I do not believe that I am immoral and I do not believe my content is in any way "sick" or "unnatural." But what happens when someone else does and they happen to have the power to ruin my life?

That my friends, is scary as hell.

6 comments:

Anonymous said...

I'm curious. When you say Amazon is doing this too, are you referring to what they did months ago, or are they doing something new, since this Paypal censorship that came down this past week??

Tracey H. Kitts said...

I'm not sure if they're doing anything new or not, only that Amazon has started to censor some erotic content. I wasn't self-published at the time Amazon did whatever they did months ago. I've only recently become aware of ... well, any of this.

My publishers had my books for sale on Amazon, but I wasn't informed of any type of censorship. Probaly because my books didn't fall into the designated categories.

Tracey H. Kitts said...

Sorry about the spelling errors. I should probably clarify too, that I've been traditionally published for almost 5 years.

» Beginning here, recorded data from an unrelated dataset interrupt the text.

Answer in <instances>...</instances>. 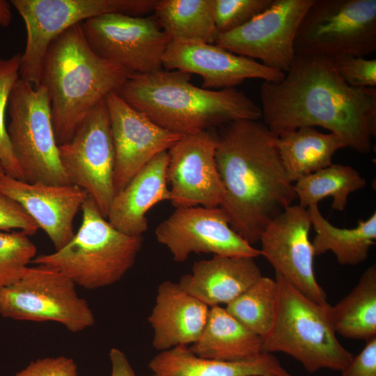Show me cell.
Wrapping results in <instances>:
<instances>
[{
	"mask_svg": "<svg viewBox=\"0 0 376 376\" xmlns=\"http://www.w3.org/2000/svg\"><path fill=\"white\" fill-rule=\"evenodd\" d=\"M168 164V151L158 154L115 194L107 218L114 228L134 237L147 231V212L158 203L170 201Z\"/></svg>",
	"mask_w": 376,
	"mask_h": 376,
	"instance_id": "cell-21",
	"label": "cell"
},
{
	"mask_svg": "<svg viewBox=\"0 0 376 376\" xmlns=\"http://www.w3.org/2000/svg\"><path fill=\"white\" fill-rule=\"evenodd\" d=\"M217 169L224 194L220 207L231 228L250 244L297 199L276 146L259 120L240 119L218 128Z\"/></svg>",
	"mask_w": 376,
	"mask_h": 376,
	"instance_id": "cell-2",
	"label": "cell"
},
{
	"mask_svg": "<svg viewBox=\"0 0 376 376\" xmlns=\"http://www.w3.org/2000/svg\"><path fill=\"white\" fill-rule=\"evenodd\" d=\"M277 304L276 280L263 276L225 308L238 321L264 340L274 325Z\"/></svg>",
	"mask_w": 376,
	"mask_h": 376,
	"instance_id": "cell-30",
	"label": "cell"
},
{
	"mask_svg": "<svg viewBox=\"0 0 376 376\" xmlns=\"http://www.w3.org/2000/svg\"><path fill=\"white\" fill-rule=\"evenodd\" d=\"M6 174L5 173V171H4V169L3 167V165L0 161V176L2 175H4Z\"/></svg>",
	"mask_w": 376,
	"mask_h": 376,
	"instance_id": "cell-40",
	"label": "cell"
},
{
	"mask_svg": "<svg viewBox=\"0 0 376 376\" xmlns=\"http://www.w3.org/2000/svg\"><path fill=\"white\" fill-rule=\"evenodd\" d=\"M14 376H77V366L70 357H45L31 361Z\"/></svg>",
	"mask_w": 376,
	"mask_h": 376,
	"instance_id": "cell-36",
	"label": "cell"
},
{
	"mask_svg": "<svg viewBox=\"0 0 376 376\" xmlns=\"http://www.w3.org/2000/svg\"><path fill=\"white\" fill-rule=\"evenodd\" d=\"M311 227L307 209L292 205L263 231L259 242L263 256L276 270L304 295L320 304L327 303L313 267L314 252L309 240Z\"/></svg>",
	"mask_w": 376,
	"mask_h": 376,
	"instance_id": "cell-15",
	"label": "cell"
},
{
	"mask_svg": "<svg viewBox=\"0 0 376 376\" xmlns=\"http://www.w3.org/2000/svg\"><path fill=\"white\" fill-rule=\"evenodd\" d=\"M189 349L196 355L222 361L253 359L263 352V340L226 308L211 307L205 328Z\"/></svg>",
	"mask_w": 376,
	"mask_h": 376,
	"instance_id": "cell-24",
	"label": "cell"
},
{
	"mask_svg": "<svg viewBox=\"0 0 376 376\" xmlns=\"http://www.w3.org/2000/svg\"><path fill=\"white\" fill-rule=\"evenodd\" d=\"M132 73L98 56L81 23L56 38L46 53L40 83L47 89L58 146L71 140L96 105Z\"/></svg>",
	"mask_w": 376,
	"mask_h": 376,
	"instance_id": "cell-4",
	"label": "cell"
},
{
	"mask_svg": "<svg viewBox=\"0 0 376 376\" xmlns=\"http://www.w3.org/2000/svg\"><path fill=\"white\" fill-rule=\"evenodd\" d=\"M263 276L254 258L213 256L194 263L178 283L210 308L228 304Z\"/></svg>",
	"mask_w": 376,
	"mask_h": 376,
	"instance_id": "cell-22",
	"label": "cell"
},
{
	"mask_svg": "<svg viewBox=\"0 0 376 376\" xmlns=\"http://www.w3.org/2000/svg\"><path fill=\"white\" fill-rule=\"evenodd\" d=\"M311 226L315 231L312 242L314 256L330 251L342 265H358L368 257L376 240V213L359 221L352 228H340L332 225L321 214L318 205L307 208Z\"/></svg>",
	"mask_w": 376,
	"mask_h": 376,
	"instance_id": "cell-26",
	"label": "cell"
},
{
	"mask_svg": "<svg viewBox=\"0 0 376 376\" xmlns=\"http://www.w3.org/2000/svg\"><path fill=\"white\" fill-rule=\"evenodd\" d=\"M210 308L178 283L162 282L148 317L153 331L152 346L159 352L193 344L203 332Z\"/></svg>",
	"mask_w": 376,
	"mask_h": 376,
	"instance_id": "cell-20",
	"label": "cell"
},
{
	"mask_svg": "<svg viewBox=\"0 0 376 376\" xmlns=\"http://www.w3.org/2000/svg\"><path fill=\"white\" fill-rule=\"evenodd\" d=\"M273 0H214L217 35L233 31L265 11Z\"/></svg>",
	"mask_w": 376,
	"mask_h": 376,
	"instance_id": "cell-33",
	"label": "cell"
},
{
	"mask_svg": "<svg viewBox=\"0 0 376 376\" xmlns=\"http://www.w3.org/2000/svg\"><path fill=\"white\" fill-rule=\"evenodd\" d=\"M155 233L176 263L185 262L193 253L254 258L261 256L260 249L231 228L221 207L175 208L157 226Z\"/></svg>",
	"mask_w": 376,
	"mask_h": 376,
	"instance_id": "cell-14",
	"label": "cell"
},
{
	"mask_svg": "<svg viewBox=\"0 0 376 376\" xmlns=\"http://www.w3.org/2000/svg\"><path fill=\"white\" fill-rule=\"evenodd\" d=\"M336 333L347 338L367 341L376 336V266L370 265L357 284L331 306Z\"/></svg>",
	"mask_w": 376,
	"mask_h": 376,
	"instance_id": "cell-27",
	"label": "cell"
},
{
	"mask_svg": "<svg viewBox=\"0 0 376 376\" xmlns=\"http://www.w3.org/2000/svg\"><path fill=\"white\" fill-rule=\"evenodd\" d=\"M10 2L0 0V26L8 27L12 19Z\"/></svg>",
	"mask_w": 376,
	"mask_h": 376,
	"instance_id": "cell-39",
	"label": "cell"
},
{
	"mask_svg": "<svg viewBox=\"0 0 376 376\" xmlns=\"http://www.w3.org/2000/svg\"><path fill=\"white\" fill-rule=\"evenodd\" d=\"M22 54L9 58H0V161L5 173L24 180L22 171L13 153L5 123L6 110L10 93L19 79Z\"/></svg>",
	"mask_w": 376,
	"mask_h": 376,
	"instance_id": "cell-32",
	"label": "cell"
},
{
	"mask_svg": "<svg viewBox=\"0 0 376 376\" xmlns=\"http://www.w3.org/2000/svg\"><path fill=\"white\" fill-rule=\"evenodd\" d=\"M38 229L17 202L0 192V231L21 230L30 236Z\"/></svg>",
	"mask_w": 376,
	"mask_h": 376,
	"instance_id": "cell-35",
	"label": "cell"
},
{
	"mask_svg": "<svg viewBox=\"0 0 376 376\" xmlns=\"http://www.w3.org/2000/svg\"><path fill=\"white\" fill-rule=\"evenodd\" d=\"M115 151V194L156 155L168 151L181 137L128 104L116 91L104 97Z\"/></svg>",
	"mask_w": 376,
	"mask_h": 376,
	"instance_id": "cell-17",
	"label": "cell"
},
{
	"mask_svg": "<svg viewBox=\"0 0 376 376\" xmlns=\"http://www.w3.org/2000/svg\"><path fill=\"white\" fill-rule=\"evenodd\" d=\"M109 359L111 364V376H136L126 355L120 350L111 348Z\"/></svg>",
	"mask_w": 376,
	"mask_h": 376,
	"instance_id": "cell-38",
	"label": "cell"
},
{
	"mask_svg": "<svg viewBox=\"0 0 376 376\" xmlns=\"http://www.w3.org/2000/svg\"><path fill=\"white\" fill-rule=\"evenodd\" d=\"M148 366L155 376H292L272 353L222 361L198 357L186 345L160 352Z\"/></svg>",
	"mask_w": 376,
	"mask_h": 376,
	"instance_id": "cell-23",
	"label": "cell"
},
{
	"mask_svg": "<svg viewBox=\"0 0 376 376\" xmlns=\"http://www.w3.org/2000/svg\"><path fill=\"white\" fill-rule=\"evenodd\" d=\"M7 132L24 181L71 185L61 164L47 89L19 78L8 104Z\"/></svg>",
	"mask_w": 376,
	"mask_h": 376,
	"instance_id": "cell-7",
	"label": "cell"
},
{
	"mask_svg": "<svg viewBox=\"0 0 376 376\" xmlns=\"http://www.w3.org/2000/svg\"><path fill=\"white\" fill-rule=\"evenodd\" d=\"M167 70H180L202 77V88H235L247 79L276 82L285 72L269 68L250 58L235 54L215 44L197 40H173L162 58Z\"/></svg>",
	"mask_w": 376,
	"mask_h": 376,
	"instance_id": "cell-18",
	"label": "cell"
},
{
	"mask_svg": "<svg viewBox=\"0 0 376 376\" xmlns=\"http://www.w3.org/2000/svg\"><path fill=\"white\" fill-rule=\"evenodd\" d=\"M190 79L180 70L132 74L117 93L159 126L182 136L236 120L261 119L260 106L242 91L205 89Z\"/></svg>",
	"mask_w": 376,
	"mask_h": 376,
	"instance_id": "cell-3",
	"label": "cell"
},
{
	"mask_svg": "<svg viewBox=\"0 0 376 376\" xmlns=\"http://www.w3.org/2000/svg\"><path fill=\"white\" fill-rule=\"evenodd\" d=\"M150 376H155V375H150Z\"/></svg>",
	"mask_w": 376,
	"mask_h": 376,
	"instance_id": "cell-41",
	"label": "cell"
},
{
	"mask_svg": "<svg viewBox=\"0 0 376 376\" xmlns=\"http://www.w3.org/2000/svg\"><path fill=\"white\" fill-rule=\"evenodd\" d=\"M261 118L276 137L301 127H321L348 148L367 154L376 136V88H357L337 74L329 58L297 56L279 81L260 87Z\"/></svg>",
	"mask_w": 376,
	"mask_h": 376,
	"instance_id": "cell-1",
	"label": "cell"
},
{
	"mask_svg": "<svg viewBox=\"0 0 376 376\" xmlns=\"http://www.w3.org/2000/svg\"><path fill=\"white\" fill-rule=\"evenodd\" d=\"M217 146V133L209 130L182 136L168 150L169 201L175 208L220 207L224 190L215 161Z\"/></svg>",
	"mask_w": 376,
	"mask_h": 376,
	"instance_id": "cell-16",
	"label": "cell"
},
{
	"mask_svg": "<svg viewBox=\"0 0 376 376\" xmlns=\"http://www.w3.org/2000/svg\"><path fill=\"white\" fill-rule=\"evenodd\" d=\"M58 154L70 183L84 190L107 219L115 196V151L104 99L71 140L58 146Z\"/></svg>",
	"mask_w": 376,
	"mask_h": 376,
	"instance_id": "cell-12",
	"label": "cell"
},
{
	"mask_svg": "<svg viewBox=\"0 0 376 376\" xmlns=\"http://www.w3.org/2000/svg\"><path fill=\"white\" fill-rule=\"evenodd\" d=\"M159 26L173 40L214 44V0H158L154 9Z\"/></svg>",
	"mask_w": 376,
	"mask_h": 376,
	"instance_id": "cell-28",
	"label": "cell"
},
{
	"mask_svg": "<svg viewBox=\"0 0 376 376\" xmlns=\"http://www.w3.org/2000/svg\"><path fill=\"white\" fill-rule=\"evenodd\" d=\"M342 370L341 376H376V336Z\"/></svg>",
	"mask_w": 376,
	"mask_h": 376,
	"instance_id": "cell-37",
	"label": "cell"
},
{
	"mask_svg": "<svg viewBox=\"0 0 376 376\" xmlns=\"http://www.w3.org/2000/svg\"><path fill=\"white\" fill-rule=\"evenodd\" d=\"M365 178L350 166L332 164L329 166L306 175L293 185L299 205L307 209L318 205L327 196L332 198L333 210L343 211L350 194L363 189Z\"/></svg>",
	"mask_w": 376,
	"mask_h": 376,
	"instance_id": "cell-29",
	"label": "cell"
},
{
	"mask_svg": "<svg viewBox=\"0 0 376 376\" xmlns=\"http://www.w3.org/2000/svg\"><path fill=\"white\" fill-rule=\"evenodd\" d=\"M313 1L273 0L268 8L246 24L217 35L214 44L285 73L295 57L299 26Z\"/></svg>",
	"mask_w": 376,
	"mask_h": 376,
	"instance_id": "cell-13",
	"label": "cell"
},
{
	"mask_svg": "<svg viewBox=\"0 0 376 376\" xmlns=\"http://www.w3.org/2000/svg\"><path fill=\"white\" fill-rule=\"evenodd\" d=\"M295 53L329 59L376 49V0H314L299 26Z\"/></svg>",
	"mask_w": 376,
	"mask_h": 376,
	"instance_id": "cell-8",
	"label": "cell"
},
{
	"mask_svg": "<svg viewBox=\"0 0 376 376\" xmlns=\"http://www.w3.org/2000/svg\"><path fill=\"white\" fill-rule=\"evenodd\" d=\"M278 304L274 325L263 340V352H283L309 373L322 369L342 371L354 355L338 340L331 305L311 300L276 273Z\"/></svg>",
	"mask_w": 376,
	"mask_h": 376,
	"instance_id": "cell-6",
	"label": "cell"
},
{
	"mask_svg": "<svg viewBox=\"0 0 376 376\" xmlns=\"http://www.w3.org/2000/svg\"><path fill=\"white\" fill-rule=\"evenodd\" d=\"M26 29L19 78L34 87L52 41L69 28L107 13L141 16L154 10L157 0H11Z\"/></svg>",
	"mask_w": 376,
	"mask_h": 376,
	"instance_id": "cell-9",
	"label": "cell"
},
{
	"mask_svg": "<svg viewBox=\"0 0 376 376\" xmlns=\"http://www.w3.org/2000/svg\"><path fill=\"white\" fill-rule=\"evenodd\" d=\"M74 282L56 268L29 267L15 283L0 288V314L7 318L60 323L73 333L95 323L87 301Z\"/></svg>",
	"mask_w": 376,
	"mask_h": 376,
	"instance_id": "cell-10",
	"label": "cell"
},
{
	"mask_svg": "<svg viewBox=\"0 0 376 376\" xmlns=\"http://www.w3.org/2000/svg\"><path fill=\"white\" fill-rule=\"evenodd\" d=\"M29 237L21 230L0 231V288L19 280L36 257Z\"/></svg>",
	"mask_w": 376,
	"mask_h": 376,
	"instance_id": "cell-31",
	"label": "cell"
},
{
	"mask_svg": "<svg viewBox=\"0 0 376 376\" xmlns=\"http://www.w3.org/2000/svg\"><path fill=\"white\" fill-rule=\"evenodd\" d=\"M81 210V224L70 241L52 253L36 256L31 264L56 268L86 289L112 285L134 265L143 237L117 230L88 196Z\"/></svg>",
	"mask_w": 376,
	"mask_h": 376,
	"instance_id": "cell-5",
	"label": "cell"
},
{
	"mask_svg": "<svg viewBox=\"0 0 376 376\" xmlns=\"http://www.w3.org/2000/svg\"><path fill=\"white\" fill-rule=\"evenodd\" d=\"M279 156L291 183L331 165L339 149L347 142L334 133H323L313 127H301L276 137Z\"/></svg>",
	"mask_w": 376,
	"mask_h": 376,
	"instance_id": "cell-25",
	"label": "cell"
},
{
	"mask_svg": "<svg viewBox=\"0 0 376 376\" xmlns=\"http://www.w3.org/2000/svg\"><path fill=\"white\" fill-rule=\"evenodd\" d=\"M340 77L348 85L357 88L376 86V59L345 56L330 59Z\"/></svg>",
	"mask_w": 376,
	"mask_h": 376,
	"instance_id": "cell-34",
	"label": "cell"
},
{
	"mask_svg": "<svg viewBox=\"0 0 376 376\" xmlns=\"http://www.w3.org/2000/svg\"><path fill=\"white\" fill-rule=\"evenodd\" d=\"M81 25L89 46L100 57L132 74L162 69L163 56L171 40L155 16L107 13Z\"/></svg>",
	"mask_w": 376,
	"mask_h": 376,
	"instance_id": "cell-11",
	"label": "cell"
},
{
	"mask_svg": "<svg viewBox=\"0 0 376 376\" xmlns=\"http://www.w3.org/2000/svg\"><path fill=\"white\" fill-rule=\"evenodd\" d=\"M0 192L23 207L47 234L55 250L73 237L74 219L88 197L84 190L73 185L29 182L6 174L0 176Z\"/></svg>",
	"mask_w": 376,
	"mask_h": 376,
	"instance_id": "cell-19",
	"label": "cell"
}]
</instances>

I wasn't aware of a lot of things until I decided to start self-publishing. :)

Wodke Hawkinson said...

This is unsettling because it could extend to content that most of us might find acceptable but that a few dislike. You are right. Murder is in so many books and that is the extreme human crime. Where will the censorship stop once it has started?

J.M. Sloderbeck said...

Just what we need: the Morality Police have come a-callin'.

I don't write erotica, nor do I (normally) read it. PayPal went through this awhile back when some people started citing blogs as representing "hate speech" and asked PayPal to suspend payments to said blogs (anti-Jihad/Islam/Whatever-you-want-to-call-them are the ones I remember).

Think what you want about said blogs, and think what you want about the erotica cited above. This is only going to get worse, not better.

Sigh. But still, thanks for sharing!

Wicked Leanore said...

My husband wrote a scary article about this.http://www.speakwithoutinterruption.com/site/2012/02/pay-pal-censorship-proof-s-o-p-a-and-p-i-p-a-in-full-use/
Just thought it may shed some new light and some Email addy's where you can complain.